Hello,
I am new to the keil USB and SD card, our system requires to use SD card in application, and need to be connected to pc, on pc, user should be able to see the SD card files, I have some questions:
In the example "C:\Keil\ARM\Boards\Keil\MCB2300\RL\USB\Device\Memory_FlashFS\SD_File" SD card is either mounted to pc as a USB disk, either used by the target's serial port, could it be possible to make them working at the same time?
I also noticed many mobile phones, when connected to pc, it asks user to select a mode: USB disk or Sync, if you select USB disk mode, you see the disk on pc, but you can not see the storage card within the phone, if you select the Sync mode, there is no USB disk appeared on pc, this give me the feeling that SD card can not be mounted to pc and used by phone at the same time??
Back to the keil example, I think the FlashFS's API (fopen/fclose) is in high level, while the usbd_user_msc.c uses ioc_read_sector functions, in the low level? they are operating in different levels?
If they can not work at the same time, what's the consideration?
Thanks
> could it be possible to make them working at the same time?
No. It may messe up file system on the SD card.
While PC mounts the SD card over USB MSC (Mass Storage Class), PC File Manager occupies the SD card. It has caches of the SD sectors on the PC side. If your firmware would rewrite the SD sectors without any command from PC, PC caches wouldn't match to the real ones. As the result, PC File Manager get confused.
The SD card is exclusively occupied by PC or your firmware process.
> I think the FlashFS's API (fopen/fclose) is in high level, while the usbd_user_msc.c uses ioc_read_sector functions, in the low level? they are operating in different levels?
These functions belong to different systems, which work exclusively.
Tsuneo
"While PC mounts the SD card over USB MSC (Mass Storage Class), PC File Manager occupies the SD card. It has caches of the SD sectors on the PC side."

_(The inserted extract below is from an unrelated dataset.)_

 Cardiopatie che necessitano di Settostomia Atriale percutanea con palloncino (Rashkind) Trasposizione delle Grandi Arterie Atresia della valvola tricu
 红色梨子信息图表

This is the reason for the extra cost for external hard disks with Ethernet interface compared to an USB interface. With the USB interface, the disk is "dumb" and the PC owns it and decides what changes to make. With the Ethernet interface, the disk must contain a full file server to arbitrate between different clients that connects to the disk.
Just as you have already noted, lot's of cameras, phones etc can export the memory card through the USB interface, but make use of some menu setting to control if the device should export the memory card, or if the USB interface is just for control/networking/... but the camera/phone owns the memory card.
Hi Tsuneo and Per, Thanks for your answer.